MGM and Fox provide a strong 2.40:1/1080p/AVC-encoded transfer for this film. There is plenty of nighttime action in Death Wish, and the transfer handles this expertly, offering inky blacks and strong shadow detail. Action is clear; motion blur is almost nonexistent; and colors never bleed. Fine-object details are abundant, and wide shots are deep and clear. I noticed no issues with digital noise or edge enhancement. Other than some minor softness, this is an excellent image.

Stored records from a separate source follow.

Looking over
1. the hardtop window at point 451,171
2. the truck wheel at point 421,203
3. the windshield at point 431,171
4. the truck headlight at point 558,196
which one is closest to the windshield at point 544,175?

The disc only offers a 5.1 DTS-HD Master Audio mix, but it is more than competent to handle the bone-breaking action. This surround-heavy mix offers ample LFE support to rock the living room. Bullets whiz around the sound field, and the ambient sounds of Chicago wrap the viewer and pull them into the environment. Dialogue is crisp and clean, and the score sounds deep and realistic. French, Spanish and English 5.1 Dolby Digital mixes are included, as are English SDH, French and Spanish subtitles.
PACKAGING AND EXTRAS:
This two-disc set includes the Blu-ray, a DVD and an HD digital copy. The discs are packed into an eco-case that is wrapped in a slipcover. Extras include an enthusiastic Commentary by Director Eli Roth that, while entertaining, glosses over some of the pre-production issues with the film, particularly Joe Carnahan's screenwriting involvement; Deleted Scenes (6:10/HD) with optional commentary by Roth and Producer Roger Birnbaum; Mancow Morning Show Extended Scenes (3:39/HD); Sway in the Morning Extended Scene (2:51/HD); Vengeance and Vision: Directing Death Wish (11:44/HD); a Grindhouse Trailer (2:02/HD), which is the disc's best extra; and the Theatrical Trailer (2:25/HD).
More unnecessary than terrible, this Death Wish remake offers Director Eli Roth's trademark blood and gore, but does little to distinguish itself from a host of other action films. Bruce Willis is back in relatively good from, which is refreshing, but this remake lacks the impact of the gritty original. Rent It.